The uninsured rate has fallen in all four states since 2012. The report noted the following variations for 2016:

  • The uninsured rates among adults age 19 to 64 varied from 7 percent in New York and 10 percent in California to 16 percent in Florida and 25 percent in Texas.
  • The proportions of residents reporting problems getting needed care because of cost was significantly lower in California and New York than in Florida and Texas.
  • Lower percentages of Californians and New Yorkers reported having a medical bill problem in the past 12 months or have accrued medical debt compared to Floridians and Texans.
  • The uninsured rates for young adults were 8 percent in California, 10 percent in New York, 23 percent in Florida, and 30 percent in Texas.
  • The uninsured rates for adults with incomes below the federal poverty level were 9 percent in California, 15 percent in New York, 22 percent in Florida, and 39 percent in Texas.
  • Adults in small firms are more likely to be uninsured in Florida (24 percent) and Texas (37 percent) than in California (14 percent) or New York (12 percent).
  • Cost-related access problems impacted 28 percent of Californians, 29 percent of New Yorkers, 41 percent of Floridians, and 45 percent of Texans.
  • Medical debt impacted 29 percent of Californians and New Yorkers, while 41 percent of Floridians and 44 percent of Texans were impacted by medical debt.

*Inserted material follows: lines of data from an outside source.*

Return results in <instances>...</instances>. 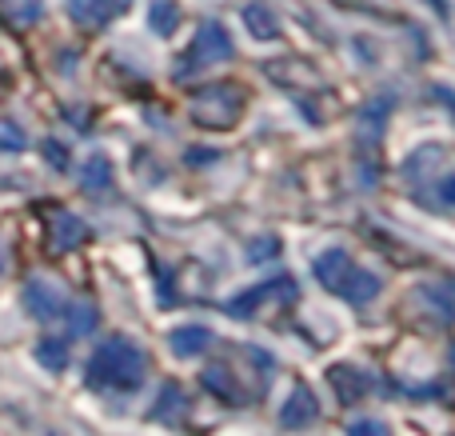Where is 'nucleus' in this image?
Here are the masks:
<instances>
[{
	"mask_svg": "<svg viewBox=\"0 0 455 436\" xmlns=\"http://www.w3.org/2000/svg\"><path fill=\"white\" fill-rule=\"evenodd\" d=\"M328 381H331V389H336V397L344 400V405H355V400L371 389L368 373H363V368H355V365H331L328 368Z\"/></svg>",
	"mask_w": 455,
	"mask_h": 436,
	"instance_id": "9",
	"label": "nucleus"
},
{
	"mask_svg": "<svg viewBox=\"0 0 455 436\" xmlns=\"http://www.w3.org/2000/svg\"><path fill=\"white\" fill-rule=\"evenodd\" d=\"M440 200L455 205V173H451V176H443V184H440Z\"/></svg>",
	"mask_w": 455,
	"mask_h": 436,
	"instance_id": "24",
	"label": "nucleus"
},
{
	"mask_svg": "<svg viewBox=\"0 0 455 436\" xmlns=\"http://www.w3.org/2000/svg\"><path fill=\"white\" fill-rule=\"evenodd\" d=\"M88 389H112V392H136L148 376V357L140 344L124 336H108L88 360Z\"/></svg>",
	"mask_w": 455,
	"mask_h": 436,
	"instance_id": "1",
	"label": "nucleus"
},
{
	"mask_svg": "<svg viewBox=\"0 0 455 436\" xmlns=\"http://www.w3.org/2000/svg\"><path fill=\"white\" fill-rule=\"evenodd\" d=\"M243 24H248V32L256 40H275L280 36V20H275V12H267V4H248L243 8Z\"/></svg>",
	"mask_w": 455,
	"mask_h": 436,
	"instance_id": "16",
	"label": "nucleus"
},
{
	"mask_svg": "<svg viewBox=\"0 0 455 436\" xmlns=\"http://www.w3.org/2000/svg\"><path fill=\"white\" fill-rule=\"evenodd\" d=\"M0 149H24V133L16 120H0Z\"/></svg>",
	"mask_w": 455,
	"mask_h": 436,
	"instance_id": "22",
	"label": "nucleus"
},
{
	"mask_svg": "<svg viewBox=\"0 0 455 436\" xmlns=\"http://www.w3.org/2000/svg\"><path fill=\"white\" fill-rule=\"evenodd\" d=\"M0 16H4L12 28H28L44 16V0H0Z\"/></svg>",
	"mask_w": 455,
	"mask_h": 436,
	"instance_id": "15",
	"label": "nucleus"
},
{
	"mask_svg": "<svg viewBox=\"0 0 455 436\" xmlns=\"http://www.w3.org/2000/svg\"><path fill=\"white\" fill-rule=\"evenodd\" d=\"M36 360L48 368V373H64V365H68V349H64L60 341H40L36 344Z\"/></svg>",
	"mask_w": 455,
	"mask_h": 436,
	"instance_id": "19",
	"label": "nucleus"
},
{
	"mask_svg": "<svg viewBox=\"0 0 455 436\" xmlns=\"http://www.w3.org/2000/svg\"><path fill=\"white\" fill-rule=\"evenodd\" d=\"M312 272H315V280H320L328 293H339V285H344V277L352 272V261H347V253L344 248H328V253H320L315 256V264H312Z\"/></svg>",
	"mask_w": 455,
	"mask_h": 436,
	"instance_id": "10",
	"label": "nucleus"
},
{
	"mask_svg": "<svg viewBox=\"0 0 455 436\" xmlns=\"http://www.w3.org/2000/svg\"><path fill=\"white\" fill-rule=\"evenodd\" d=\"M291 293H296V288H291L288 277L267 280V285H256V288H248V293L232 296V301H228V312H232V317H240V320H248L264 301H272V296H291Z\"/></svg>",
	"mask_w": 455,
	"mask_h": 436,
	"instance_id": "6",
	"label": "nucleus"
},
{
	"mask_svg": "<svg viewBox=\"0 0 455 436\" xmlns=\"http://www.w3.org/2000/svg\"><path fill=\"white\" fill-rule=\"evenodd\" d=\"M88 240V224L72 213H56L48 221V253H72L76 245Z\"/></svg>",
	"mask_w": 455,
	"mask_h": 436,
	"instance_id": "7",
	"label": "nucleus"
},
{
	"mask_svg": "<svg viewBox=\"0 0 455 436\" xmlns=\"http://www.w3.org/2000/svg\"><path fill=\"white\" fill-rule=\"evenodd\" d=\"M184 413H188V397H184L180 384L168 381L164 389H160L156 405H152V416H156L160 424H180V421H184Z\"/></svg>",
	"mask_w": 455,
	"mask_h": 436,
	"instance_id": "12",
	"label": "nucleus"
},
{
	"mask_svg": "<svg viewBox=\"0 0 455 436\" xmlns=\"http://www.w3.org/2000/svg\"><path fill=\"white\" fill-rule=\"evenodd\" d=\"M232 56V36H228V28L220 20H204L196 28V36H192V44L184 48L180 64H176V77H192V72L200 69H212V64H220Z\"/></svg>",
	"mask_w": 455,
	"mask_h": 436,
	"instance_id": "2",
	"label": "nucleus"
},
{
	"mask_svg": "<svg viewBox=\"0 0 455 436\" xmlns=\"http://www.w3.org/2000/svg\"><path fill=\"white\" fill-rule=\"evenodd\" d=\"M212 344V333H208L204 325H180V328H172L168 333V349L176 352V357H200V352Z\"/></svg>",
	"mask_w": 455,
	"mask_h": 436,
	"instance_id": "11",
	"label": "nucleus"
},
{
	"mask_svg": "<svg viewBox=\"0 0 455 436\" xmlns=\"http://www.w3.org/2000/svg\"><path fill=\"white\" fill-rule=\"evenodd\" d=\"M148 24H152V32H160V36H172L176 24H180V8H176V0H152Z\"/></svg>",
	"mask_w": 455,
	"mask_h": 436,
	"instance_id": "17",
	"label": "nucleus"
},
{
	"mask_svg": "<svg viewBox=\"0 0 455 436\" xmlns=\"http://www.w3.org/2000/svg\"><path fill=\"white\" fill-rule=\"evenodd\" d=\"M339 296H347L352 304H371L379 296V277L376 272H363V269H352L339 285Z\"/></svg>",
	"mask_w": 455,
	"mask_h": 436,
	"instance_id": "13",
	"label": "nucleus"
},
{
	"mask_svg": "<svg viewBox=\"0 0 455 436\" xmlns=\"http://www.w3.org/2000/svg\"><path fill=\"white\" fill-rule=\"evenodd\" d=\"M243 109V96L235 85H212L192 101V120L204 128H232Z\"/></svg>",
	"mask_w": 455,
	"mask_h": 436,
	"instance_id": "3",
	"label": "nucleus"
},
{
	"mask_svg": "<svg viewBox=\"0 0 455 436\" xmlns=\"http://www.w3.org/2000/svg\"><path fill=\"white\" fill-rule=\"evenodd\" d=\"M24 309H28L32 320H40V325H48V320H60L64 312V296L56 285H48L44 277H32L28 285H24Z\"/></svg>",
	"mask_w": 455,
	"mask_h": 436,
	"instance_id": "4",
	"label": "nucleus"
},
{
	"mask_svg": "<svg viewBox=\"0 0 455 436\" xmlns=\"http://www.w3.org/2000/svg\"><path fill=\"white\" fill-rule=\"evenodd\" d=\"M40 152H44V160H48V168H68V149H64L60 141H52V136H48L44 144H40Z\"/></svg>",
	"mask_w": 455,
	"mask_h": 436,
	"instance_id": "21",
	"label": "nucleus"
},
{
	"mask_svg": "<svg viewBox=\"0 0 455 436\" xmlns=\"http://www.w3.org/2000/svg\"><path fill=\"white\" fill-rule=\"evenodd\" d=\"M64 8H68L72 24L96 32V28H108L124 12V0H64Z\"/></svg>",
	"mask_w": 455,
	"mask_h": 436,
	"instance_id": "5",
	"label": "nucleus"
},
{
	"mask_svg": "<svg viewBox=\"0 0 455 436\" xmlns=\"http://www.w3.org/2000/svg\"><path fill=\"white\" fill-rule=\"evenodd\" d=\"M352 432H355V436H384L387 424H384V421H355Z\"/></svg>",
	"mask_w": 455,
	"mask_h": 436,
	"instance_id": "23",
	"label": "nucleus"
},
{
	"mask_svg": "<svg viewBox=\"0 0 455 436\" xmlns=\"http://www.w3.org/2000/svg\"><path fill=\"white\" fill-rule=\"evenodd\" d=\"M80 189H84V192H96V197L112 189V160L104 157V152H92V157H88L84 173H80Z\"/></svg>",
	"mask_w": 455,
	"mask_h": 436,
	"instance_id": "14",
	"label": "nucleus"
},
{
	"mask_svg": "<svg viewBox=\"0 0 455 436\" xmlns=\"http://www.w3.org/2000/svg\"><path fill=\"white\" fill-rule=\"evenodd\" d=\"M315 416H320V400H315V392L307 389V384H296L291 397L283 400V408H280V424L283 429H307Z\"/></svg>",
	"mask_w": 455,
	"mask_h": 436,
	"instance_id": "8",
	"label": "nucleus"
},
{
	"mask_svg": "<svg viewBox=\"0 0 455 436\" xmlns=\"http://www.w3.org/2000/svg\"><path fill=\"white\" fill-rule=\"evenodd\" d=\"M204 389L208 392H216V397H224V400H240V389L232 384V373H228L224 365H212V368H204Z\"/></svg>",
	"mask_w": 455,
	"mask_h": 436,
	"instance_id": "18",
	"label": "nucleus"
},
{
	"mask_svg": "<svg viewBox=\"0 0 455 436\" xmlns=\"http://www.w3.org/2000/svg\"><path fill=\"white\" fill-rule=\"evenodd\" d=\"M212 157H216L212 149H192V152H188V165H208Z\"/></svg>",
	"mask_w": 455,
	"mask_h": 436,
	"instance_id": "25",
	"label": "nucleus"
},
{
	"mask_svg": "<svg viewBox=\"0 0 455 436\" xmlns=\"http://www.w3.org/2000/svg\"><path fill=\"white\" fill-rule=\"evenodd\" d=\"M96 320H100V317H96L92 304H72V333H80V336L92 333Z\"/></svg>",
	"mask_w": 455,
	"mask_h": 436,
	"instance_id": "20",
	"label": "nucleus"
}]
</instances>
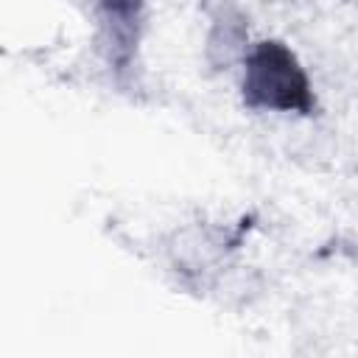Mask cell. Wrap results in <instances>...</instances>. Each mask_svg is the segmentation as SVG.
I'll use <instances>...</instances> for the list:
<instances>
[{"label":"cell","instance_id":"1","mask_svg":"<svg viewBox=\"0 0 358 358\" xmlns=\"http://www.w3.org/2000/svg\"><path fill=\"white\" fill-rule=\"evenodd\" d=\"M243 98L252 106L282 112H310L313 106L305 70L280 42H260L246 53Z\"/></svg>","mask_w":358,"mask_h":358},{"label":"cell","instance_id":"2","mask_svg":"<svg viewBox=\"0 0 358 358\" xmlns=\"http://www.w3.org/2000/svg\"><path fill=\"white\" fill-rule=\"evenodd\" d=\"M140 36V3L137 0H101L98 11V45L109 64H126Z\"/></svg>","mask_w":358,"mask_h":358},{"label":"cell","instance_id":"3","mask_svg":"<svg viewBox=\"0 0 358 358\" xmlns=\"http://www.w3.org/2000/svg\"><path fill=\"white\" fill-rule=\"evenodd\" d=\"M207 34V62L213 67H229L241 56H246V22L238 8L218 6L210 17Z\"/></svg>","mask_w":358,"mask_h":358}]
</instances>
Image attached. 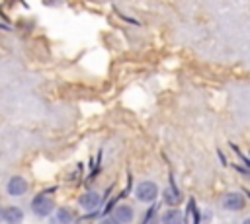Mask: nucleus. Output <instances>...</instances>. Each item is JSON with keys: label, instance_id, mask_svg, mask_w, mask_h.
<instances>
[{"label": "nucleus", "instance_id": "1", "mask_svg": "<svg viewBox=\"0 0 250 224\" xmlns=\"http://www.w3.org/2000/svg\"><path fill=\"white\" fill-rule=\"evenodd\" d=\"M135 197L141 203H152L158 197V185L154 181H141L135 187Z\"/></svg>", "mask_w": 250, "mask_h": 224}, {"label": "nucleus", "instance_id": "2", "mask_svg": "<svg viewBox=\"0 0 250 224\" xmlns=\"http://www.w3.org/2000/svg\"><path fill=\"white\" fill-rule=\"evenodd\" d=\"M53 208H55V201H53V197H49V195H45V193H41V195H37L33 201H31V210H33V214L35 216H49L51 212H53Z\"/></svg>", "mask_w": 250, "mask_h": 224}, {"label": "nucleus", "instance_id": "3", "mask_svg": "<svg viewBox=\"0 0 250 224\" xmlns=\"http://www.w3.org/2000/svg\"><path fill=\"white\" fill-rule=\"evenodd\" d=\"M221 205H223V208H227V210H242L244 205H246V201H244V195H242V193L230 191V193H227V195L223 197Z\"/></svg>", "mask_w": 250, "mask_h": 224}, {"label": "nucleus", "instance_id": "4", "mask_svg": "<svg viewBox=\"0 0 250 224\" xmlns=\"http://www.w3.org/2000/svg\"><path fill=\"white\" fill-rule=\"evenodd\" d=\"M6 191H8L12 197H20V195H23V193L27 191V181H25L23 177L16 175V177H12V179L8 181Z\"/></svg>", "mask_w": 250, "mask_h": 224}, {"label": "nucleus", "instance_id": "5", "mask_svg": "<svg viewBox=\"0 0 250 224\" xmlns=\"http://www.w3.org/2000/svg\"><path fill=\"white\" fill-rule=\"evenodd\" d=\"M78 203H80V206L86 208V210H96V208L100 206V203H102V197H100V193H96V191H88V193H84V195L78 199Z\"/></svg>", "mask_w": 250, "mask_h": 224}, {"label": "nucleus", "instance_id": "6", "mask_svg": "<svg viewBox=\"0 0 250 224\" xmlns=\"http://www.w3.org/2000/svg\"><path fill=\"white\" fill-rule=\"evenodd\" d=\"M113 218L119 224H129L133 220V208L129 205H119V206L113 208Z\"/></svg>", "mask_w": 250, "mask_h": 224}, {"label": "nucleus", "instance_id": "7", "mask_svg": "<svg viewBox=\"0 0 250 224\" xmlns=\"http://www.w3.org/2000/svg\"><path fill=\"white\" fill-rule=\"evenodd\" d=\"M4 220L8 224H20L23 220V210L20 206H8L4 208Z\"/></svg>", "mask_w": 250, "mask_h": 224}, {"label": "nucleus", "instance_id": "8", "mask_svg": "<svg viewBox=\"0 0 250 224\" xmlns=\"http://www.w3.org/2000/svg\"><path fill=\"white\" fill-rule=\"evenodd\" d=\"M184 222V214L178 208H170L162 214V224H182Z\"/></svg>", "mask_w": 250, "mask_h": 224}, {"label": "nucleus", "instance_id": "9", "mask_svg": "<svg viewBox=\"0 0 250 224\" xmlns=\"http://www.w3.org/2000/svg\"><path fill=\"white\" fill-rule=\"evenodd\" d=\"M55 218H57L59 224H70V222H72V212H70L68 208H59Z\"/></svg>", "mask_w": 250, "mask_h": 224}, {"label": "nucleus", "instance_id": "10", "mask_svg": "<svg viewBox=\"0 0 250 224\" xmlns=\"http://www.w3.org/2000/svg\"><path fill=\"white\" fill-rule=\"evenodd\" d=\"M164 201H166L168 205H178V203H180V195H178L176 191H170V189H168V191L164 193Z\"/></svg>", "mask_w": 250, "mask_h": 224}, {"label": "nucleus", "instance_id": "11", "mask_svg": "<svg viewBox=\"0 0 250 224\" xmlns=\"http://www.w3.org/2000/svg\"><path fill=\"white\" fill-rule=\"evenodd\" d=\"M100 224H119V222H117V220H115L113 216H105V218H104V220H102Z\"/></svg>", "mask_w": 250, "mask_h": 224}, {"label": "nucleus", "instance_id": "12", "mask_svg": "<svg viewBox=\"0 0 250 224\" xmlns=\"http://www.w3.org/2000/svg\"><path fill=\"white\" fill-rule=\"evenodd\" d=\"M0 220H4V208H0Z\"/></svg>", "mask_w": 250, "mask_h": 224}, {"label": "nucleus", "instance_id": "13", "mask_svg": "<svg viewBox=\"0 0 250 224\" xmlns=\"http://www.w3.org/2000/svg\"><path fill=\"white\" fill-rule=\"evenodd\" d=\"M242 224H250V218H246V220H242Z\"/></svg>", "mask_w": 250, "mask_h": 224}]
</instances>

Factors influencing variations

Factors that might explain the variations include (1) whether the state expanded Medicaid eligibility, (2) whether it ran its own health insurance marketplace, (3) what the uninsured rate was prior to the ACA, (4) differences in the cost protections provided by private health plans; and (5) demographic differences.

California and New York both operate their own health insurance marketplaces and have expanded eligibility for Medicaid to adults with incomes at or below the federal poverty level. Florida and Texas use the federal marketplace to enroll residents in health plans and did not expand Medicaid eligibility. In addition, the report noted that the higher rate of insurance coverage and lower deductibles in California and New York likely played a role in the two states’ lower rates of cost-related access problems.

Although Florida and Texas experienced enrollments in private plans through the health insurance marketplace, they have made less progress covering uninsured residents. Of the four states included in the report, Texas had the highest uninsured rate in every age group for 2016. A contributing factor for Texas’ higher uninsured rate is the number of undocumented immigrants residing in Texas. The ACA does not provide access to any new coverage options for undocumented immigrants.